Stored entries:
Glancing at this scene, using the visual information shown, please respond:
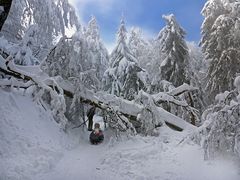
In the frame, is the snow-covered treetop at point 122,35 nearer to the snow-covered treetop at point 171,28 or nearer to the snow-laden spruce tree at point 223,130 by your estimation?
the snow-covered treetop at point 171,28

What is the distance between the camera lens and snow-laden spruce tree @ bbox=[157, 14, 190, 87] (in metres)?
25.3

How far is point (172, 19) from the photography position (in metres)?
25.5

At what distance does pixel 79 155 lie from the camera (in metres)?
10.1

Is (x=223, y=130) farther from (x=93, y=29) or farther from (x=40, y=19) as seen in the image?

**PROMPT**
Change every "snow-laden spruce tree" in the data to "snow-covered pine" and write the data out again with nothing else altered. Leave the pictures out.

**FINAL ANSWER**
Glancing at this scene, using the visual information shown, please respond:
In the frame, is the snow-covered treetop at point 122,35 nearer to the snow-covered treetop at point 171,28 or nearer to the snow-covered pine at point 223,130 by your estimation?
the snow-covered treetop at point 171,28

What is the distance between the camera lens and snow-covered pine @ bbox=[157, 14, 190, 87] (in metres)?
25.3

How far is point (172, 19) from the photography position (in metres)?
25.5

At what distance does pixel 79 155 lie from the camera (in metres)?
10.1

Is (x=223, y=130) farther from (x=93, y=29) or farther from (x=40, y=19) as seen in the image?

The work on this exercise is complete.